Travel giant Thomas Cook has said demand for summer holidays abroad shows no sign of abating, but warned of a competitive and "unpredictable" market.
Boss Peter Fankhauser cheered a "good start" to the financial year as group revenues rose 7% to £1.7bn (€1.93bn) in the first quarter to December 31.
The tour operator's seasonal loss narrowed by £10m (€11.3m) to £42m (€47.6m) in the quarter after its airline was boosted by the collapse of rivals such as Monarch in the UK and Air Berlin in Germany.
Total UK bookings are flat for the winter season and 3% higher for the summer season so far despite hotel price hikes for two of its biggest markets - the Canaries and Spain.
Mr Fankhauser said the group had "got off to a good start" overall, but warned over a difficult market.
He said: "From all that we see so far, customers' appetite for a summer holiday abroad shows no sign of slowing down."
He added that Thomas Cook remained on track for full-year forecasts despite a "highly competitive - and, at times, unpredictable - market".
Average selling prices are 6% higher for Thomas Cook's UK holidays across the winter and forthcoming summer seasons.

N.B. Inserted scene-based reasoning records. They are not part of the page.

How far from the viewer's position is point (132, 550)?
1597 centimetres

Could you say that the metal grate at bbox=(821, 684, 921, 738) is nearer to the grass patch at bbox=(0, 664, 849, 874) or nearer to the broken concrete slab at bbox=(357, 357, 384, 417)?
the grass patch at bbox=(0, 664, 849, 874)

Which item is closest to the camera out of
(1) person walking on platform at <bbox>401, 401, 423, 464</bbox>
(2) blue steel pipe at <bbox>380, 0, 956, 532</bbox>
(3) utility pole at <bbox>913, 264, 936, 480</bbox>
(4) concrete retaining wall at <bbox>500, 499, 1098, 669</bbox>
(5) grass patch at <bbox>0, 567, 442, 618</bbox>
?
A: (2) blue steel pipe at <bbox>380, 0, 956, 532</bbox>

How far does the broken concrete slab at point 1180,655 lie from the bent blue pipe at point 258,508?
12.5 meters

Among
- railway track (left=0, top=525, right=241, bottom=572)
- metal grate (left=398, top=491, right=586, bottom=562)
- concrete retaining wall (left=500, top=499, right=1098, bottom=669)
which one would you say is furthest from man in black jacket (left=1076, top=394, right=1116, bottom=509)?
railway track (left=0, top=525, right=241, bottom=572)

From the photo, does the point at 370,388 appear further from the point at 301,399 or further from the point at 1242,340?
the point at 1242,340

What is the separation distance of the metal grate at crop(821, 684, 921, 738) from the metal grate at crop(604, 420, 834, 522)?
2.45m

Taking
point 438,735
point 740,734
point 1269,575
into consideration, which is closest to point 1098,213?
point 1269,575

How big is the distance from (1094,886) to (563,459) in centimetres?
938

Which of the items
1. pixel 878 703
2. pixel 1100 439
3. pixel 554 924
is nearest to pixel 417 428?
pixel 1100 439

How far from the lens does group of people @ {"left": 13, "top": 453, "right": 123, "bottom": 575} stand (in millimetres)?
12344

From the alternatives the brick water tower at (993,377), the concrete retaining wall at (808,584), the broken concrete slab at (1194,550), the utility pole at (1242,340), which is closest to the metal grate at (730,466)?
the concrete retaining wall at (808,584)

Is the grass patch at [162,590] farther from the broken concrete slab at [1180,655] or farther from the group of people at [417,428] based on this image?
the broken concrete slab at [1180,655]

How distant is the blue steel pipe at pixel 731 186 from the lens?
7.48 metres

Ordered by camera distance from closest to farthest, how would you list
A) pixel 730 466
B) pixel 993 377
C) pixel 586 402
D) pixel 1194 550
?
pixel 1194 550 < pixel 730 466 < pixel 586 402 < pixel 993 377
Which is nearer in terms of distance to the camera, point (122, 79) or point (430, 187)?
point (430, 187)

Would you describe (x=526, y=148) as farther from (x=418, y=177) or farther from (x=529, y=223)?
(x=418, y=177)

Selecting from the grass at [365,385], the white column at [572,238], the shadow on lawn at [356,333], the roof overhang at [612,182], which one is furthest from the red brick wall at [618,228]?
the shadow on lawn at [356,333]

The group said it continued to see pressure on profits amid a price war in Spain.
It has sought to shift demand back to more profitable destinations Egypt and Turkey following woes in recent years due to terrorist attacks and political unrest.

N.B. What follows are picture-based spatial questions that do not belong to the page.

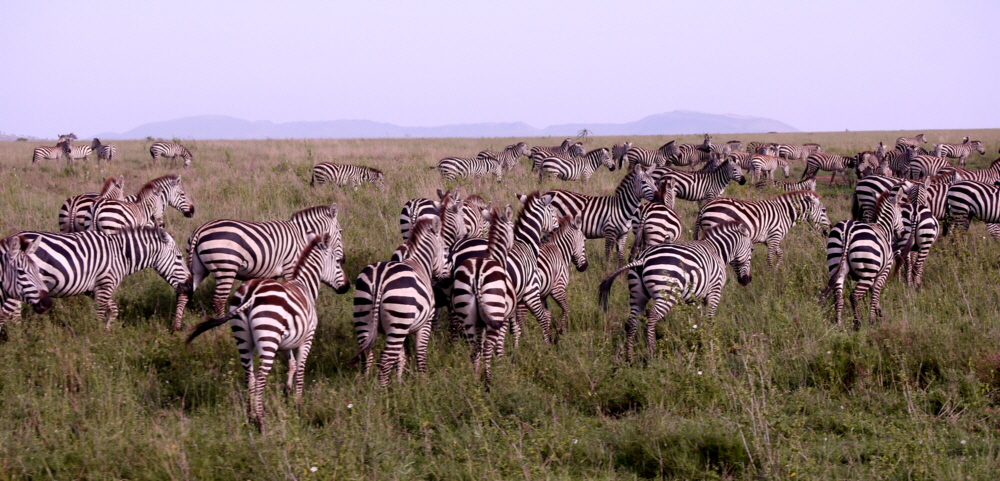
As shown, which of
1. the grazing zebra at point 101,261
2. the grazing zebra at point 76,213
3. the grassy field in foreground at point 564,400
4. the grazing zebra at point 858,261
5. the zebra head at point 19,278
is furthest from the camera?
the grazing zebra at point 76,213

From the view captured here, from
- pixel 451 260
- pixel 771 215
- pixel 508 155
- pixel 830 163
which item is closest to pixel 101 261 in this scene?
pixel 451 260

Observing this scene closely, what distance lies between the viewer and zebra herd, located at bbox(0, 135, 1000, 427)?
5688mm

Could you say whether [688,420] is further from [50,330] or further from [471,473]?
[50,330]

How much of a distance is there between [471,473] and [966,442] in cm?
324

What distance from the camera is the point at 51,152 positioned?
841 inches

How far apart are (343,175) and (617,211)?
790 centimetres

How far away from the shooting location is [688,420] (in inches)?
196

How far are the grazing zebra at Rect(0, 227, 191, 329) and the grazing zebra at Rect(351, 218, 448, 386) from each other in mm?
2964

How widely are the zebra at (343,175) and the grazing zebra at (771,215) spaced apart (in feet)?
27.0

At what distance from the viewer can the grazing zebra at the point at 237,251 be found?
25.1ft

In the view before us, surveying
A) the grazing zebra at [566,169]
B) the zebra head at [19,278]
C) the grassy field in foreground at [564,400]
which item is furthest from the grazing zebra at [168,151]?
the zebra head at [19,278]

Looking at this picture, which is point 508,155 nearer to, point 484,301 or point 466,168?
point 466,168

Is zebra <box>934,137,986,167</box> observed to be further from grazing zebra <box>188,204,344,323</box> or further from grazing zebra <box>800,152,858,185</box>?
grazing zebra <box>188,204,344,323</box>

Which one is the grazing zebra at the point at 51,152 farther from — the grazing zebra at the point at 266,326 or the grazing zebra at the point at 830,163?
the grazing zebra at the point at 830,163
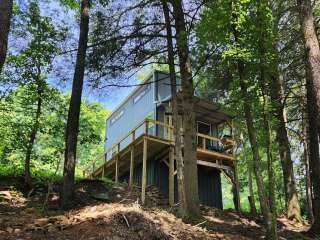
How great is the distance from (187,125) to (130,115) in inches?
371

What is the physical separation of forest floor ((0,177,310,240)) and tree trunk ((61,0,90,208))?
0.42 meters

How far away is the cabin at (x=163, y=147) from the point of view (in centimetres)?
1695

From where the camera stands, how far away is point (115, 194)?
44.4 ft

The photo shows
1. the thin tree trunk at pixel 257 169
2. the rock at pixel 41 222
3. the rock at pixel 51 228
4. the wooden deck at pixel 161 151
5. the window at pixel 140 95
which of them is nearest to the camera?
the rock at pixel 51 228

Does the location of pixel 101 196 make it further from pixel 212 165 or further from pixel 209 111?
pixel 209 111

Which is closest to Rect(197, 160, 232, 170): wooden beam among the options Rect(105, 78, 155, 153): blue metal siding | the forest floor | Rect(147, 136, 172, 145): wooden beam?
Rect(147, 136, 172, 145): wooden beam

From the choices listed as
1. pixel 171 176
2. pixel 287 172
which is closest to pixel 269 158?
pixel 287 172

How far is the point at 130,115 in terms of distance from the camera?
2091 centimetres

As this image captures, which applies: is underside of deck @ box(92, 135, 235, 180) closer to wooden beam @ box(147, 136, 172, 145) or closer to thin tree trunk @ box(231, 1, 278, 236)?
wooden beam @ box(147, 136, 172, 145)

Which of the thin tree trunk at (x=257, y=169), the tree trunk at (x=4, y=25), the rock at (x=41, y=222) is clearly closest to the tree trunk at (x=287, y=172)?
the thin tree trunk at (x=257, y=169)

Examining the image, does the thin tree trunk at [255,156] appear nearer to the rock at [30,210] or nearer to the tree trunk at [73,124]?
the tree trunk at [73,124]

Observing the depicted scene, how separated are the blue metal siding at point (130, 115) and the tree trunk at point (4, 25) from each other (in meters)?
12.1

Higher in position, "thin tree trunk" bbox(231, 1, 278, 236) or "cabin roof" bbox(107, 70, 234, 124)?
"cabin roof" bbox(107, 70, 234, 124)

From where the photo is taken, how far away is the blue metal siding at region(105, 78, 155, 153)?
18.9m
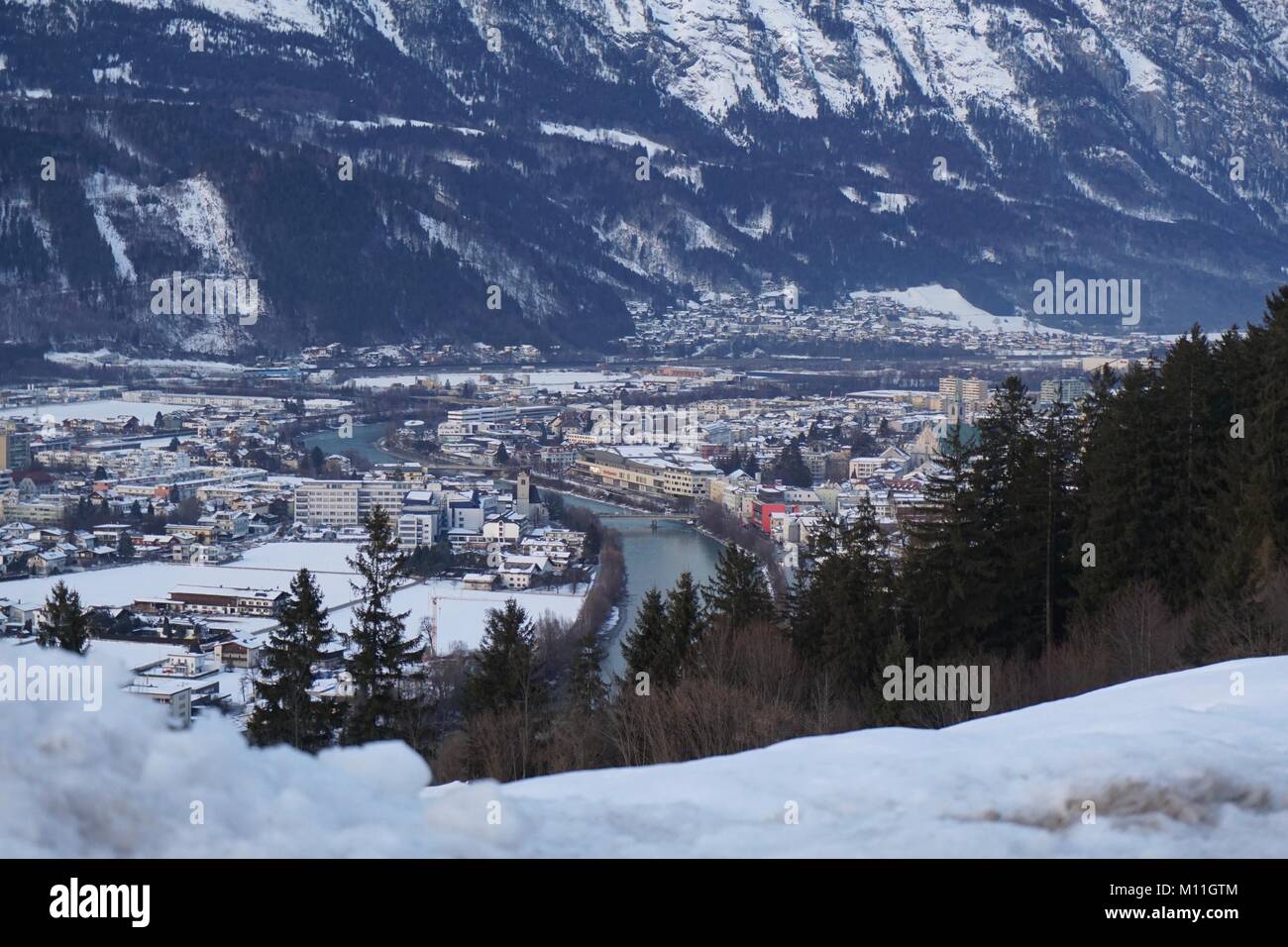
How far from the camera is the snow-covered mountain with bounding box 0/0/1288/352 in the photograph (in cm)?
8188

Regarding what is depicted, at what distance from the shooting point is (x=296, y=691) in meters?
11.9

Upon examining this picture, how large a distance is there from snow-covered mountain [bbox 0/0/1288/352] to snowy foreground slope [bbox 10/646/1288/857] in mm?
68874

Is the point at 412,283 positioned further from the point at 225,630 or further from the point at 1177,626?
the point at 1177,626

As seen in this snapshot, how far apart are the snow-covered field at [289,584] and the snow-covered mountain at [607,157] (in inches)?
1733

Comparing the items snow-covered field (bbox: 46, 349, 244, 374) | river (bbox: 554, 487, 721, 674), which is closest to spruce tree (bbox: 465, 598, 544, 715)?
river (bbox: 554, 487, 721, 674)

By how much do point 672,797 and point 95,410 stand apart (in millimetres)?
51856

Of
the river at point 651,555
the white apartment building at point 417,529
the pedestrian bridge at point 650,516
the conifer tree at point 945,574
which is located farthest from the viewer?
the pedestrian bridge at point 650,516

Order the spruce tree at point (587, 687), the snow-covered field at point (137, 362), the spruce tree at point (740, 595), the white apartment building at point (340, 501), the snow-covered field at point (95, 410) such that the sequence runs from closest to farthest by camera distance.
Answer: the spruce tree at point (587, 687)
the spruce tree at point (740, 595)
the white apartment building at point (340, 501)
the snow-covered field at point (95, 410)
the snow-covered field at point (137, 362)

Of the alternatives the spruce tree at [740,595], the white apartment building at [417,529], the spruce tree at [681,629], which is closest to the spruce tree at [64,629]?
the spruce tree at [681,629]

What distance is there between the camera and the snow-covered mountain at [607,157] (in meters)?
81.9

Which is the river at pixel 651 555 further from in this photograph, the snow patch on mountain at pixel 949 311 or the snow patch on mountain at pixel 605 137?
the snow patch on mountain at pixel 605 137

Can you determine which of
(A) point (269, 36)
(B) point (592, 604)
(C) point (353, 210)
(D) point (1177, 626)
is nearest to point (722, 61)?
(A) point (269, 36)

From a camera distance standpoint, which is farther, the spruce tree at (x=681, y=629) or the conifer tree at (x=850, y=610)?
the conifer tree at (x=850, y=610)

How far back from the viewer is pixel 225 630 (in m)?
20.5
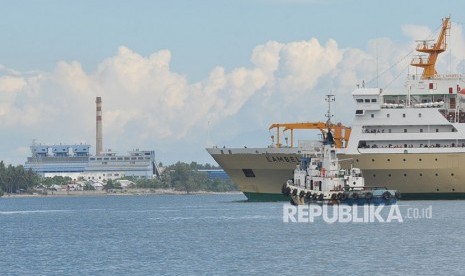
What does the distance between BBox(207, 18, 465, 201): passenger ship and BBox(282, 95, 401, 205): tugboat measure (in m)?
4.54

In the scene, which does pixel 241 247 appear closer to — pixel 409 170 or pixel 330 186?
pixel 330 186

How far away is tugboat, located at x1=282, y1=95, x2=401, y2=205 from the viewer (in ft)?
269

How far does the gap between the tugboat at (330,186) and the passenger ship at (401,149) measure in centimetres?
454

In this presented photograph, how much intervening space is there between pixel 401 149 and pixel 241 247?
111 feet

Its airline arm saw a "particularly strong performance" in the first quarter, with an 8% rise in passengers to 3.5 million in the period, while it has seen a "double-digit rise" in summer 2018 bookings.

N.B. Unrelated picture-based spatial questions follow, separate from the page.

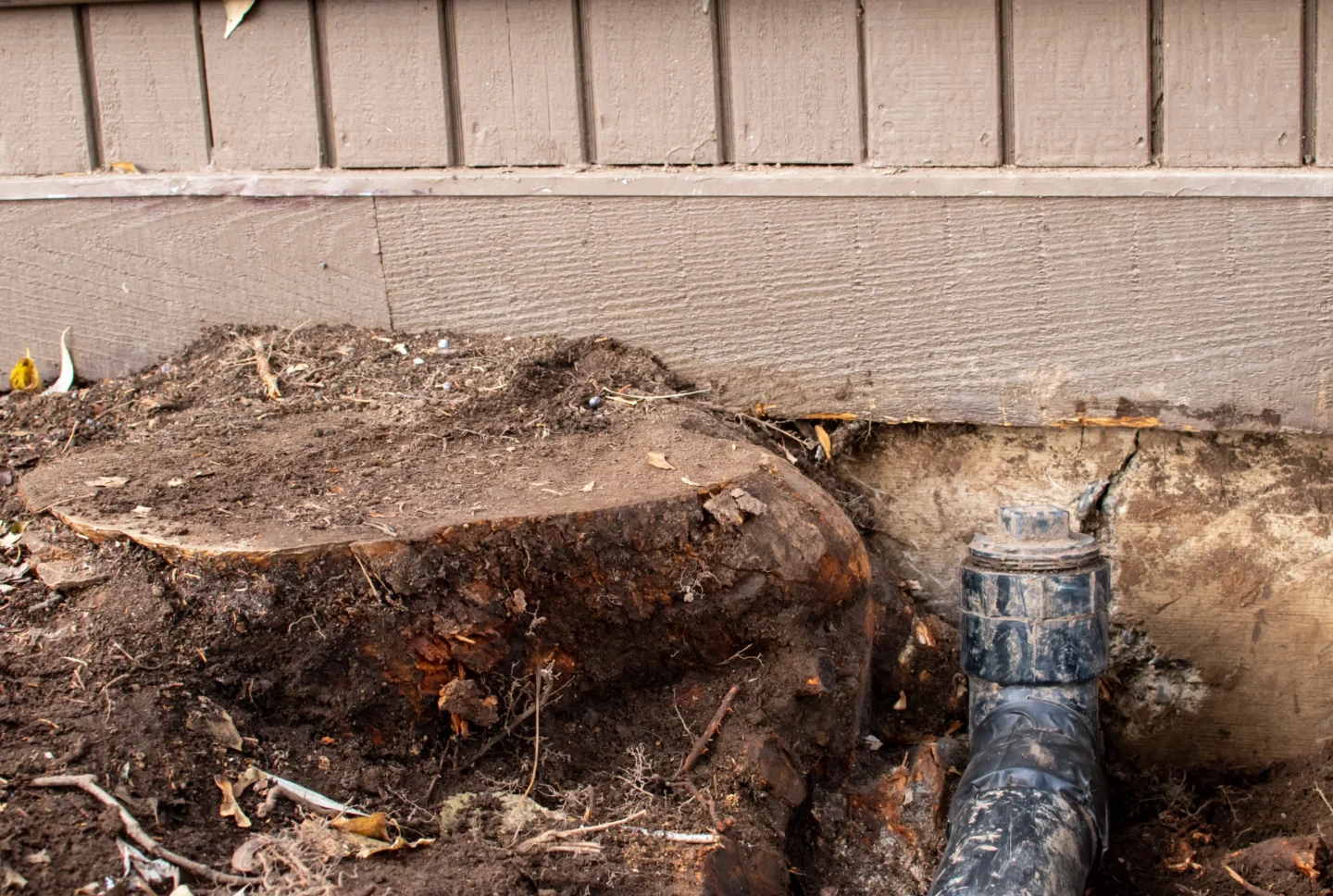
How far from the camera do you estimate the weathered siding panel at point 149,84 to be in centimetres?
310

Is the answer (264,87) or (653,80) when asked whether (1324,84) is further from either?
(264,87)

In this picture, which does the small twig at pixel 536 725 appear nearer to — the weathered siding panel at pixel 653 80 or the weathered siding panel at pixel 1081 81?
the weathered siding panel at pixel 653 80

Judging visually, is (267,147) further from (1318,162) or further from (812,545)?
(1318,162)

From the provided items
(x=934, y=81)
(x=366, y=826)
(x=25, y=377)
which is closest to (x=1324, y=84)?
(x=934, y=81)

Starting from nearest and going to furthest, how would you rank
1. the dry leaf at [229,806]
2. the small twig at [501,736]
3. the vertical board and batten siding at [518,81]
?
the dry leaf at [229,806]
the small twig at [501,736]
the vertical board and batten siding at [518,81]

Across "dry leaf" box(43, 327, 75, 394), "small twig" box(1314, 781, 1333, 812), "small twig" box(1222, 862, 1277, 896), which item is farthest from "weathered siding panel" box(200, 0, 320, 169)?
"small twig" box(1314, 781, 1333, 812)

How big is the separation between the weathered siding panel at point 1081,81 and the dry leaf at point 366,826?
6.57 feet

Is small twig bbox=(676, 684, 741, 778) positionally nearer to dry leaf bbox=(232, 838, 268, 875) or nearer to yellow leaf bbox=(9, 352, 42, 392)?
dry leaf bbox=(232, 838, 268, 875)

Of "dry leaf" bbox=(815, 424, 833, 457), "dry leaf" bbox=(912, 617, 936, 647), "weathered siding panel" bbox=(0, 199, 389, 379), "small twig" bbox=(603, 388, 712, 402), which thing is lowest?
"dry leaf" bbox=(912, 617, 936, 647)

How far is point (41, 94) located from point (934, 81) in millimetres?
2248

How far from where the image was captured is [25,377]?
3.32 metres

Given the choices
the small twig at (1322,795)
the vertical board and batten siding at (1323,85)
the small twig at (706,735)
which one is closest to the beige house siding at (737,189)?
the vertical board and batten siding at (1323,85)

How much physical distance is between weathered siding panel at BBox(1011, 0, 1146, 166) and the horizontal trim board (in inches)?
1.9

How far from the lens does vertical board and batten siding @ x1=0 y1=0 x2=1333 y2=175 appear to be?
271 cm
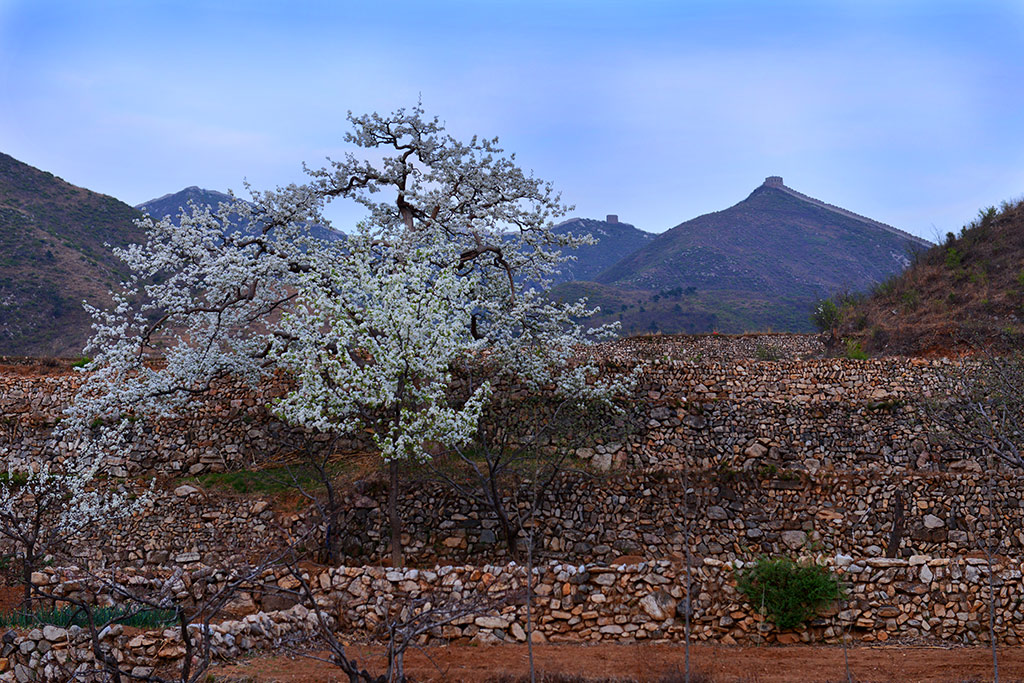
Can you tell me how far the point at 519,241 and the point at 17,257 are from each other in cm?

The figures come after Thomas Cook announced in December that it is to close 50 UK high street shops by March, putting 400 jobs at risk.
The closures will affect Thomas Cook and Co-operative Travel branded stores.
Neil Wilson, a senior market analyst at ETX Capital, said: "Demand is rising but Thomas Cook is facing significant margin pressure in holidays to Spain that is eating into profits."